Im Anschluss betraten Before The Dawn die Bühne, die der Hauptgrund für unser Anrücken gewesen sind. Nachdem Tuomas Saukkonen all seine Bands auf Eis legte und Wolfheart aus ihnen zusammenbastelte, meldeten sie 2021 ihr Comeback an. Der neue Sänger, Paavo Laapotti, performte „Deadsong“ im Rahmen der finnischen The Voice Ausgabe und das hat dem Herrn Saukkonen scheinbar dermaßen zugesagt, dass er ihn direkt verpflichtete. Stimmlich gesehen musste Paavo allerdings in recht große Schuhe schlüpfen, weshalb – vor allem der Klargesang – vorerst etwas gewöhnungsbedürftig erschien, aber nur ausgesprochen kurzfristig. Während der erst paar Songs „Unbreakable“, „Destroyer“ (von neuem Album „Stormbringers“) und „My Darkness“ hat er nicht nur uns für sich gewonnen und ins Staunen versetzt. Nach ein paar Klassikern wie „Faithless“ und „Dying Sun“ gab´s weitere Songs vom neuen Album zu hören, wovon mich vor allem die Singleauskopplung „Downhearted“ überzeugte. Bei „Wrath“ schubsten sich dann die ersten Raufwütigen in einem recht kleinen Moshpit durch die Gegend, bevor das Konzert mit „Deathstar“ und „Deadsong“ endete.

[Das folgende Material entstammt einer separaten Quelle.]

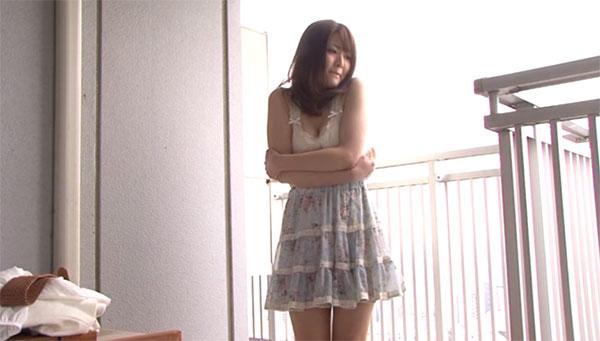 高層ビルで羞恥露出をさせられる櫻井ともかちゃん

In der letzten Umbaupause wurden ein paar Mikrofonständer mit anmontierten Schädeln auf die Bühne und Tuomas Saukkonen vom Schlagzeug nach vorne gestellt. Denn jetzt spielte der Headliner Wolfheart, was mit Melodic Death Metal nur noch wenig zu tun hat. Da ging es dann doch eine Spur härter zu, was neben dem brachialen Gesang maßgeblich am Schlagzeuger Joonas Kauppinen liegt. Was der sich da zusammenprügelt, ist ganz großes Kino. Songtechnisch haben sie sich kreuz und quer durch ihre Diskografie gespielt und u.a. „The Hammer“, „Ghost of Karelia“ oder „The King“ und „Skyforger“ vom aktuellen Album zum Besten gegeben. Der Klargesang, der nun auch bei Wolfheart Eingang gefunden hat und vom Gitarristen Vagelis Karzis dargeboten wurde, hat live sehr gut funktioniert. Allerdings war entweder sein Mikro stellenweise etwas zu leise austariert oder hinter Saukkonens Stimme verschwindet einfach alles andere – ich vermute eine Mischung aus beidem. Meine Highlights des Konzerts blieben dennoch die Songs von Wolfhearts Debütalbum – „Routa (Part 2)“ und die Zugabe „The Hunt“.
Alles in allem war es ein sehr gelungener Abend. Ich höre mittlerweile kaum noch Melodic Death Metal, tat es allerdings früher sehr gern und da war Before The Dawn nicht nur einer meiner Favoriten, sondern auch eine der ersten Bands mit einem derartig druckvollen Gebrüll, die ich kennengelernt habe. Dementsprechend war mein vergangenes Ich in mir überaus glücklich, diese Band endlich mal gesehen zu haben. Vor allem „Dying Sun“, Before the Dawns bester Song nach meiner Auffassung, hat mir eine Gänsehaut beschert und wird noch eine Weile nachhallen.